### [Texto]
________________
10 de ago. de 2014

NINGUÉM TEM QUE SER MORTO POR SER DIFERENTE ou "O QUARTETO de LESBICAS NO ESTILO DISNEY WORLD"

Como estamos no mês comemorativo da Visibilidade Lésbica, queria começar esse texto falando sobre a  recém-falecida novela “Em Família” com o seu quase fantástico quarteto do gênero Clarina / Flanessa> Acontece que assisti o filme  holandês  “Um Grito de Socorro” (Spijt!)  de 2013, sobre um menino gordinho que sofria  bullying todos os dias na escola. 
E o que tem uma coisa a ver com a outra? 
O filme também destaca a (falta) de atitude das pessoas que cercavam o gordinho, pessoas que, no meu modo de ver, não enxergam a vítima para que não exista um algoz. Gente sentada na zona de conforto concedida pela sociedade como prêmio para aqueles que se adaptam à hipocrisia de uma (a)normalidade institucionalizada. Amarrados aos valores trabalhosos demais para serem revistos, "impossíveis de mudar" por ser o certo, por estarem sedimentados. Gente exercendo a mais consistente passividade. Afinal, violência e segregação não tem nada de normal!
Se o bullying começa travestido de brincadeiras e piadas, é a “vista grossa” que veste  os abusos  sofridos e sufoca  sua vítima no saco da invisibilidade, protegendo os agressores/ criminosos,  podendo elevar  as “brincadeiras” = ações odiosas  à potência de crimes de ódio. E, um crime não é crime apenas quando leva sua vítima à morte ou provoca lesões físicas.                                                                                            Crime é um ato que  infringe as leis e agride direitos, como por exemplo,  o tão badalado direito de  ir vir, o direito de manifestar opiniões, o direito de protestar contra contextos  injustos.
________________
### [Dados de origem]
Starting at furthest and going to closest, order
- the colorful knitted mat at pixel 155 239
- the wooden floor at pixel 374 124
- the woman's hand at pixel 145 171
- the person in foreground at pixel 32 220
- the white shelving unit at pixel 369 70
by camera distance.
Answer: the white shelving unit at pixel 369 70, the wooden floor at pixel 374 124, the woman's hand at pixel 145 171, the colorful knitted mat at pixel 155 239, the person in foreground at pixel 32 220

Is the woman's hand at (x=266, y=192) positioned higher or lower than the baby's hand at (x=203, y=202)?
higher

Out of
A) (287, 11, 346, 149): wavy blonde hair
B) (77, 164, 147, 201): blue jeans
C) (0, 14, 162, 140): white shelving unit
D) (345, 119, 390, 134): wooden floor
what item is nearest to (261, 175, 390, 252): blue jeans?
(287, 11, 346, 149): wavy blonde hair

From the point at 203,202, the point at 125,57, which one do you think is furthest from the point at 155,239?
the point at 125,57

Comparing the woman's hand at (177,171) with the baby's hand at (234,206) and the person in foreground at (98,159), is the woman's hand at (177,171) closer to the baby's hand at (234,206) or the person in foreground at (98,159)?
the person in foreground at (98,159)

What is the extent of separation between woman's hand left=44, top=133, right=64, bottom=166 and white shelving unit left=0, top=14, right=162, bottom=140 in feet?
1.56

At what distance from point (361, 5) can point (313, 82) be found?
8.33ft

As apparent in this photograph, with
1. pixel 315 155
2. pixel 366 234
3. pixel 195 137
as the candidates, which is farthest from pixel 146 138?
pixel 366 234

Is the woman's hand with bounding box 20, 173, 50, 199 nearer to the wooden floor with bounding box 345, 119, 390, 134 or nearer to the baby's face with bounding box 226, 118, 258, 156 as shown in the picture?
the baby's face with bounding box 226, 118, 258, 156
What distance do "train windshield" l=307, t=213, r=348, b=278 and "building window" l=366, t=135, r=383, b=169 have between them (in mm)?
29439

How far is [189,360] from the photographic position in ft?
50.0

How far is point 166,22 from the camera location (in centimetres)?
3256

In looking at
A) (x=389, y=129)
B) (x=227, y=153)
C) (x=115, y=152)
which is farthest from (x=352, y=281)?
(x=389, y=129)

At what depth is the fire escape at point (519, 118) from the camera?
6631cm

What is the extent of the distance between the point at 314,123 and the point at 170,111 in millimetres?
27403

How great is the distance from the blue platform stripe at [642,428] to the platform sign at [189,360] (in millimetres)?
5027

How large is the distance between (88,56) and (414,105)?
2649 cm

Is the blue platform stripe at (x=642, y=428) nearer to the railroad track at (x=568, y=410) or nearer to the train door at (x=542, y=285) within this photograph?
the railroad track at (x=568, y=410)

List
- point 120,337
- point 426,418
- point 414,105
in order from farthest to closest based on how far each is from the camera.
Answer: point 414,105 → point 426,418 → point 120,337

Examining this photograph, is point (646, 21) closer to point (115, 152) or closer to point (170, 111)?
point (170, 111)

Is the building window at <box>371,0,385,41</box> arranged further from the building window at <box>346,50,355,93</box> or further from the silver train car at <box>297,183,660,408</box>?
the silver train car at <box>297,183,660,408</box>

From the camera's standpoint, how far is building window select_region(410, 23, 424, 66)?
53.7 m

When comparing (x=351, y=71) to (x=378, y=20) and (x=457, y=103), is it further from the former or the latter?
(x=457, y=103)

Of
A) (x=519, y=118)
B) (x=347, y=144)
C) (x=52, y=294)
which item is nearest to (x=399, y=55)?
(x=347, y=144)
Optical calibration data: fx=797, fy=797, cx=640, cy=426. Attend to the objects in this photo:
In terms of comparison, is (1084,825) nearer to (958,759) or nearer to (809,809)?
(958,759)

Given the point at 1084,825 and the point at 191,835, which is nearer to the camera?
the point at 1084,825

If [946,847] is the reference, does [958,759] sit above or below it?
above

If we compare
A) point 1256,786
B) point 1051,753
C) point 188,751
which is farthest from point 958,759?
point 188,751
________________
### [Tarefas]
A. No texto sobre bullying, qual é a nacionalidade do filme "Um Grito de Socorro"?
B. Transcreva como lista JSON de strings, uma para cada linha e sem as linhas em branco, as linhas de dados desde a primeira até a que contém "by camera distance.", inclusive.
O texto e as linhas vêm de fontes diferentes.

### [Respostas]
A. Holandesa.

B.
[
  "Starting at furthest and going to closest, order",
  "- the colorful knitted mat at pixel 155 239",
  "- the wooden floor at pixel 374 124",
  "- the woman's hand at pixel 145 171",
  "- the person in foreground at pixel 32 220",
  "- the white shelving unit at pixel 369 70",
  "by camera distance."
]